Gff Format
From Biowiki
Revision as of 23:42, 1 January 2017 by Move page script (talk | contribs) (Move page script moved page GffFormat to Gff Format: Rename from TWiki to MediaWiki style)
GFF
GFF is a format for locating & describing genes and other localized features associated with DNA, RNA and Protein sequences. The specifications for GFF format can be found here:
- GFF version 3, the latest version announced Nov 2005 (link is to the Sequence Ontology SourceForge site)
- GFF version 2 at the Sanger Institute's GFF site.
GFF fields
GFF is relatively simple, containing just 9 fields per "feature" (record). Fields are tab-delimited and features are newline-delimited. The 9 fields are
NAME SOURCE TYPE START END SCORE STRAND FRAME GROUP
These can be classified as
- the bare minimum needed to represent precise feature co-ordinates:
- NAME - the reference sequence: chromosome, contig, supercontig/scaffold, or other sequence identifier
- this is usually not the name of our feature, but rather the sequence to which our feature is relative (only large "genomic ruler" features like chromosomes, scaffolds, etc. are their own reference sequence)

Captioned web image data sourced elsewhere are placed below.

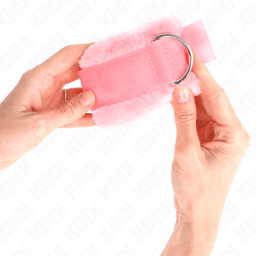 Verpackung der Kink Handgelenkfesseln in Rosa, Handgelenkfesseln der Kink BDSM-Serie im Karton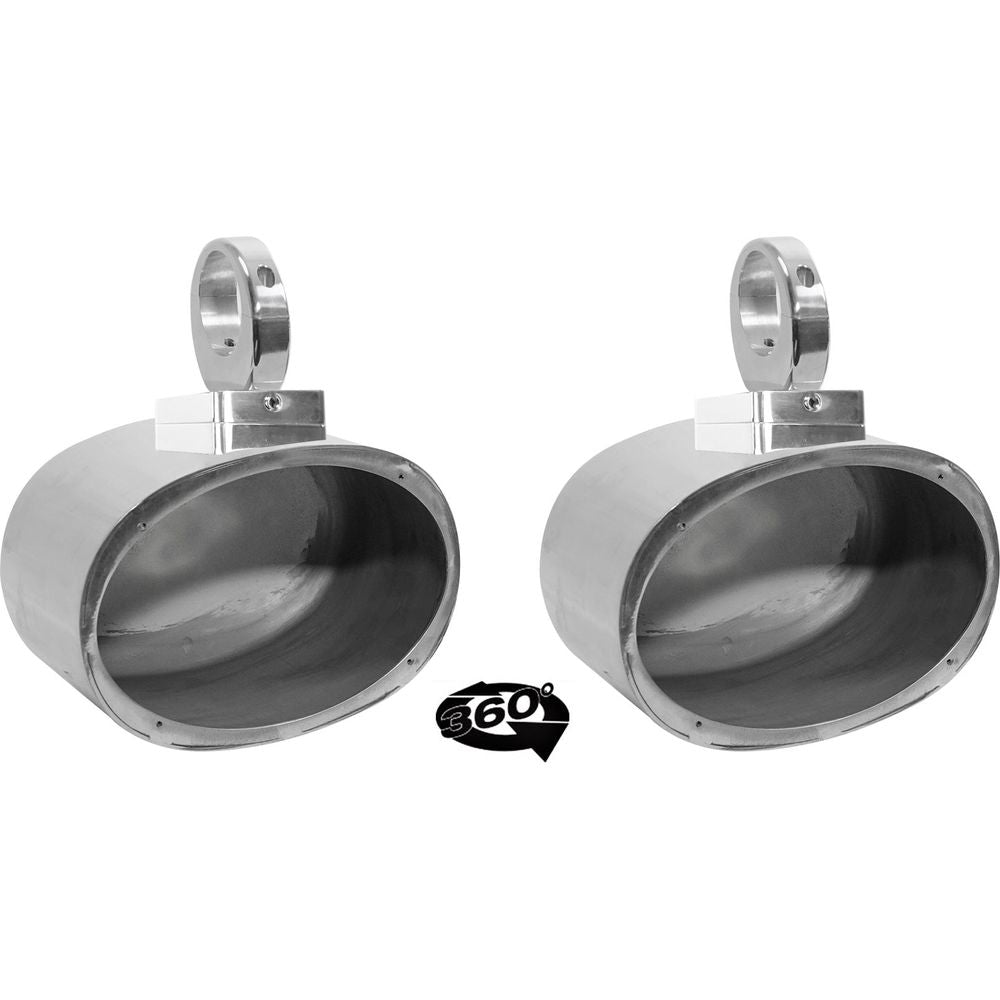 (2) MAC69S 6x9" 360° Degree Swivel Chrome Wakeboard Tower Speaker Pods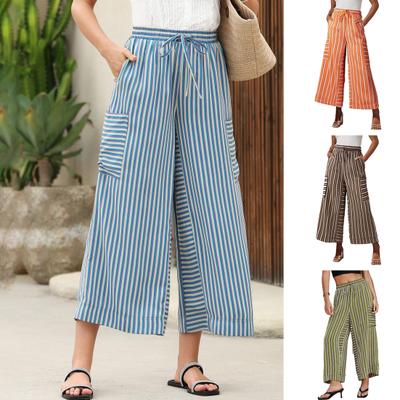 Women Pants Elastic Waist Drawstring Wide Leg Casual Summer Pants with Pockets Striped Print Long Trousers Travel Daily Wear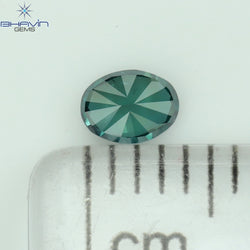 0.20 CT Oval Shape Natural Diamond Enhanced Blue Color SI1 Clarity (4.07 MM)
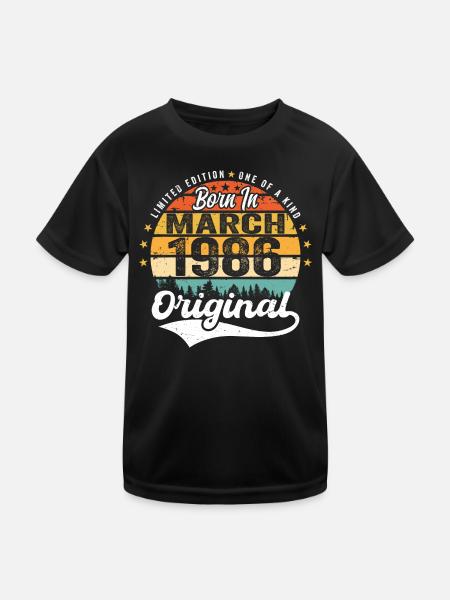 März 1986 Jahrgang Vintage Retro Geburtstag 1986 - Kinder Funktions-T-Shirt - Schwarz - Vorne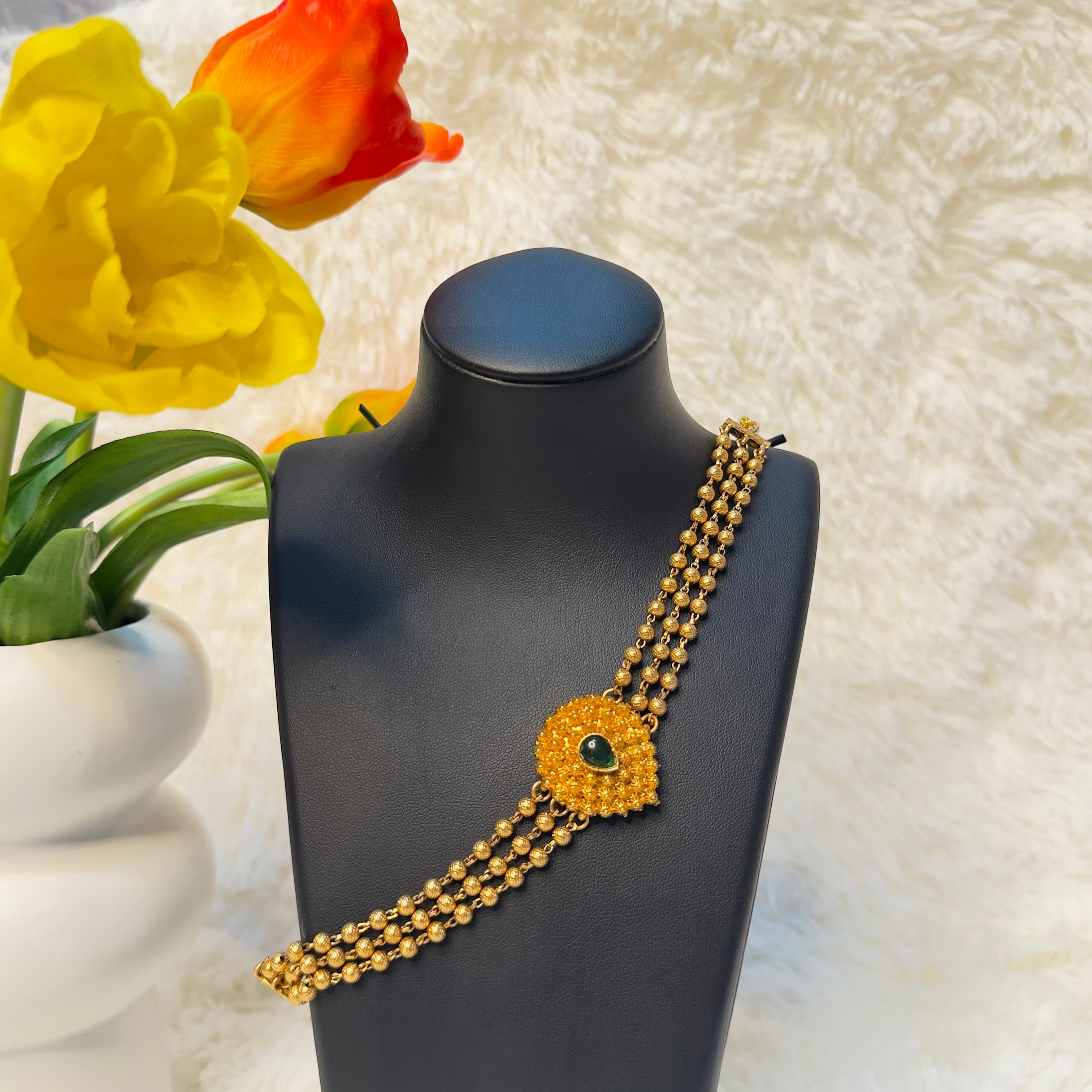 Three-Strand Gold and Ruby Stone Ethnic Choker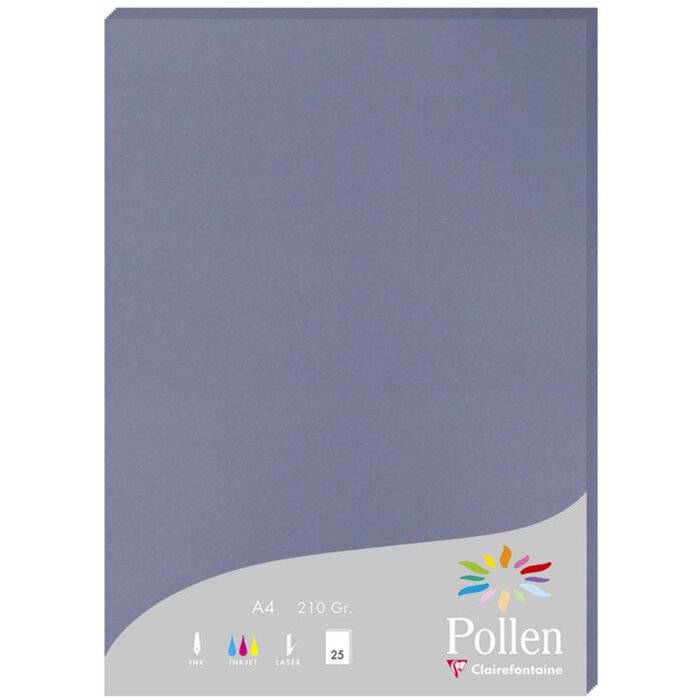 25 vellen papier Pollen, din a4, 210g Vergeet-me-nietje blauw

- START, END - 1-based indices of start and end of our feature relative to the reference sequence (START <= END must be true regardless of feature orientation)
- NAME - the reference sequence: chromosome, contig, supercontig/scaffold, or other sequence identifier
- fields summarizing the output of programs that predict annotation features:
- TYPE - feature type (GFF3 uses the sequence ontology to restrict this field)
- SOURCE - name of originating sensor program
- SCORE - the score assigned to the feature by the sensor program
- genefinder-centric fields:
- STRAND - orientation of feature relative to the reference sequence
- FRAME - translational reading frame; also called PHASE
- a final, catch-all field:
- GROUP - as of GFF3, this is a semicolon-separated "tag=value" attribute list, with various well-defined tags and values such as "ID" or "Parent"
For more info, see the GFF3 spec or the Gff Tools page.
Example applications that use GFF format
An example of a server that generates GFF is Expasy (e.g. P0A7B8.gff).
Examples of clients that use this format are Jalview, the multiple sequence alignment editor & viewer,
and STRAP, the structural alignment tool (example output).